This TPP…

The TPP was never going to have an impact on the government legislating to ban foreign individuals from buying houses in New Zealand. Some people have said the proposed change to legislation includes companies, but I haven’t seen any compelling evidence to that effect. And David Parker has been very specific in referring to individuals and the “1%”.

The reason legislation affecting individuals can be passed, is simply because individuals do not have recourse to the ISDS process. That being the case, individuals only have recourse to NZ domestic law.

The ISDS process is a dog. We know that. But even if it’s junked, things go down-hill for New Zealand.

In passing – the “General Equilibrium Models” used to gauge the likely economic effects of the TPP are laughable.  Eg the idea that 3000 redundant workers in Auckland will instantly and miraculously begin work in Hamilton or Invercargill is built into the assumptions such models use.

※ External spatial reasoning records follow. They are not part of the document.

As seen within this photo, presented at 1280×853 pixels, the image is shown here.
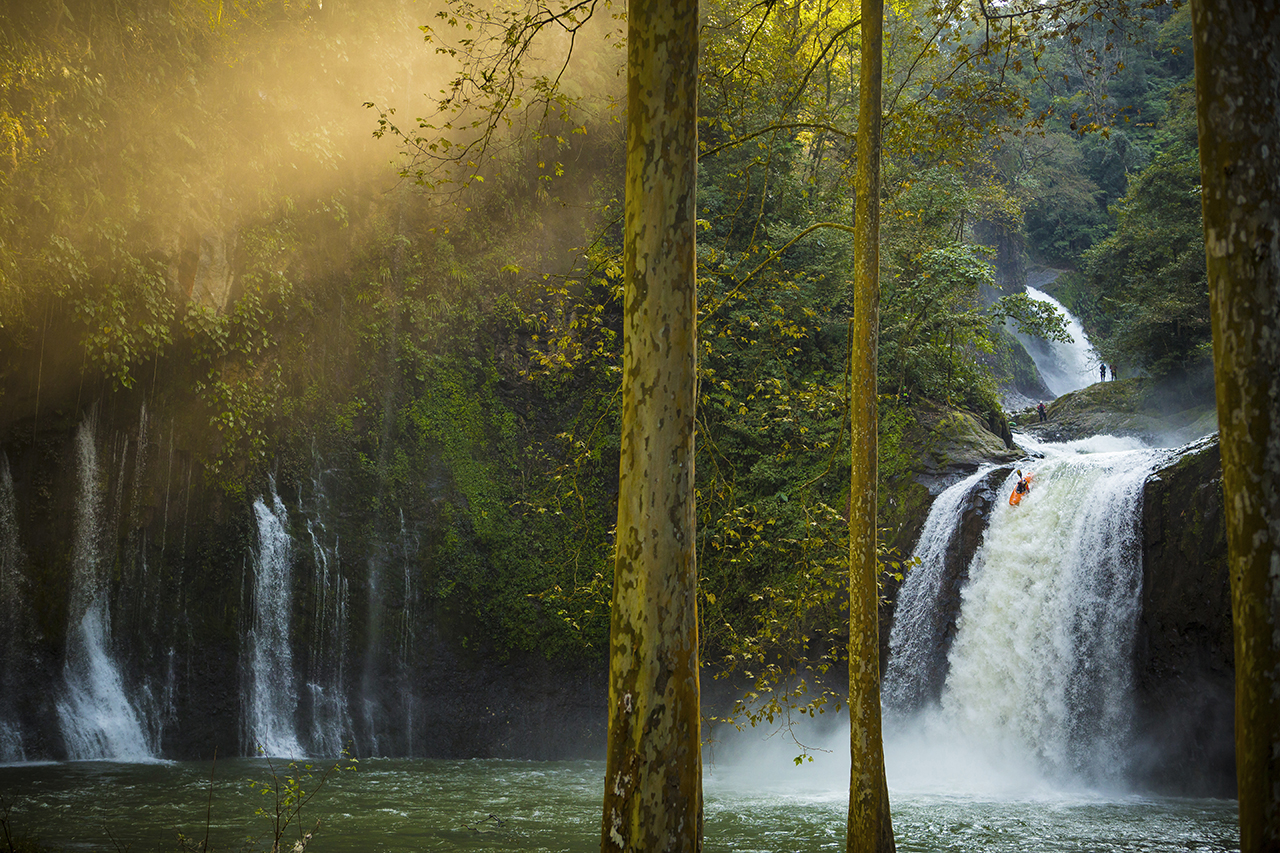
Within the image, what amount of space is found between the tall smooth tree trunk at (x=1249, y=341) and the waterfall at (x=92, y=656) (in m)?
14.1

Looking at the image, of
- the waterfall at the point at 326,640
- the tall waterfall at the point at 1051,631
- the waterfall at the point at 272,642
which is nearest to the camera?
the tall waterfall at the point at 1051,631

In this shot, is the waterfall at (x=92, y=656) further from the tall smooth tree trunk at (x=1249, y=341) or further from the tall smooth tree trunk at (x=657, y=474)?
the tall smooth tree trunk at (x=1249, y=341)

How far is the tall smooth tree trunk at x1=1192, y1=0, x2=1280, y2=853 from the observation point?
9.13 feet

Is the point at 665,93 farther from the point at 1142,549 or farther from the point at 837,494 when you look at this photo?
the point at 837,494

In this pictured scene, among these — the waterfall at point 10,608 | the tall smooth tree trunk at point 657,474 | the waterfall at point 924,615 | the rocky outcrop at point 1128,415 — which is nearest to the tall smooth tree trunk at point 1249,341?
the tall smooth tree trunk at point 657,474

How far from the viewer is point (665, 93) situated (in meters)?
3.96

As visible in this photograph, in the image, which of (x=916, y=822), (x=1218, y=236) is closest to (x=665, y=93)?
(x=1218, y=236)

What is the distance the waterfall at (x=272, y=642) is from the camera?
1344cm

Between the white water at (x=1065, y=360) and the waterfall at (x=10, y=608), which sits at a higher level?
the white water at (x=1065, y=360)

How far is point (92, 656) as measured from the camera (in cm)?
1277

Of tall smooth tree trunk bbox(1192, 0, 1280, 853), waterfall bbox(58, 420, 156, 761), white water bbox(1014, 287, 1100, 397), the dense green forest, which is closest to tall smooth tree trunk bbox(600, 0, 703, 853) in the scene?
tall smooth tree trunk bbox(1192, 0, 1280, 853)

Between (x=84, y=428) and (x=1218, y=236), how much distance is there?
1438 cm

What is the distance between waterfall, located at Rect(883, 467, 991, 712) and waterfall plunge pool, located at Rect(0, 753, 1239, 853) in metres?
0.85

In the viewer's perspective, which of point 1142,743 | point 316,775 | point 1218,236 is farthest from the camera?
point 316,775
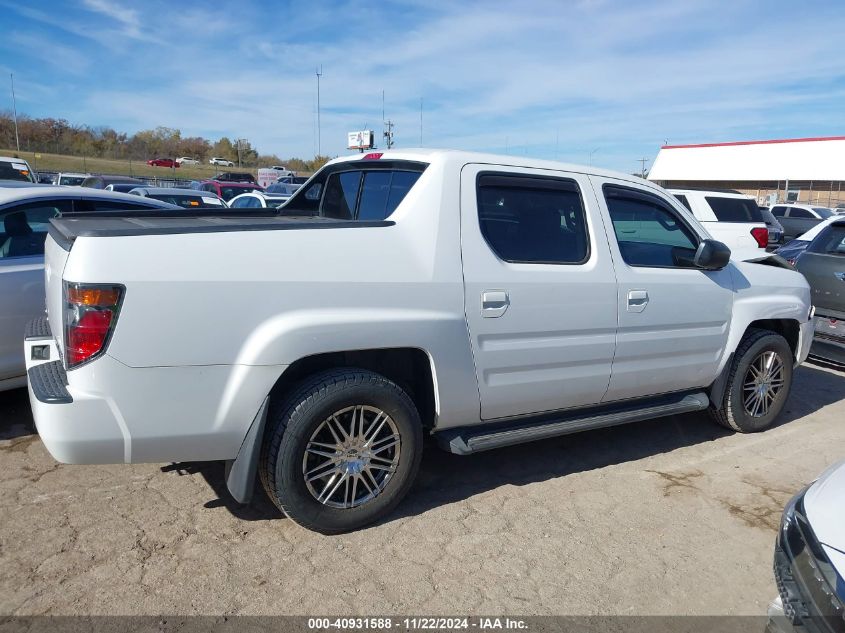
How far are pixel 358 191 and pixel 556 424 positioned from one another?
6.36ft

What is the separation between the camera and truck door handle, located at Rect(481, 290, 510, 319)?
3.61 m

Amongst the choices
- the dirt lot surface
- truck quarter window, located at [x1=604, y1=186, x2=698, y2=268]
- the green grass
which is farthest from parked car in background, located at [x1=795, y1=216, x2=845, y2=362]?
the green grass

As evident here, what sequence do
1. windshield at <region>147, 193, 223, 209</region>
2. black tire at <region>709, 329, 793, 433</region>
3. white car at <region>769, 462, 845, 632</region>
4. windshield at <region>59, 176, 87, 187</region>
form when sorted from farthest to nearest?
1. windshield at <region>59, 176, 87, 187</region>
2. windshield at <region>147, 193, 223, 209</region>
3. black tire at <region>709, 329, 793, 433</region>
4. white car at <region>769, 462, 845, 632</region>

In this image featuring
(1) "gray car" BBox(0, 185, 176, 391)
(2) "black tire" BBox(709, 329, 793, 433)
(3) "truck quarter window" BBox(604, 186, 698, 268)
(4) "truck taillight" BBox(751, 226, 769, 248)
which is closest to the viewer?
(3) "truck quarter window" BBox(604, 186, 698, 268)

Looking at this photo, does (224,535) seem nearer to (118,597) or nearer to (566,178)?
(118,597)

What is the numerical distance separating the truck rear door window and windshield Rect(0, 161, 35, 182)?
14.6m

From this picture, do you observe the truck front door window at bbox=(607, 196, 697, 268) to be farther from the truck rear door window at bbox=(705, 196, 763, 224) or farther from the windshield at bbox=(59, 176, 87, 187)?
the windshield at bbox=(59, 176, 87, 187)

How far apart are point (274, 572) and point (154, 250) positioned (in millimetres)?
1570

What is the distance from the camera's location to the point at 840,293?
6.78 m

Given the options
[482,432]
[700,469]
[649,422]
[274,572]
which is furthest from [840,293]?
[274,572]

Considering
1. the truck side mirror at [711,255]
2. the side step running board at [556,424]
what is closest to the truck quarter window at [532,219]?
the truck side mirror at [711,255]

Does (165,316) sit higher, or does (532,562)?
(165,316)

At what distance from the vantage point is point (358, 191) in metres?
4.36

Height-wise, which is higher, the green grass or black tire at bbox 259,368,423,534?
the green grass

In short, some very bad and obvious dynamics are unleashed by agreements like the TPP.

In an open market situation, the country with the lowest wages and least expensive compliance regime around such things as food handling, processing and manufacturing, gains an obvious market advantage. A NZ Labour led government might be quite happy to consider more lax regulatory frameworks for domestic industry when faced with the prospect of industrial sectors going “down the tubes”…or happy to juggle, in an attempt to hold up wage rates by allowing industry to off-set wage costs with lower compliance costs.

But for you and me, there’s nothing to be gained bar a host of undesirable consequences in the great “TPP race to the bottom” –  like lower wages and/or less stringent food safety and so on.

So why does NZs political class seem so keen on the idea of signing us up to this nonsense? Well, apart from ideological capture, something that no-one seems to be mentioning is that NZ is the designated suppository  Depository for the TPP – making NZ  a kind of bureaucratic nexus. And it does cross my mind to ask how many public servants and politicians (past and present) might be eyeing up a secure wee number for themselves and turning a willful blind eye to what the TPP will mean for the ordinary people of this country?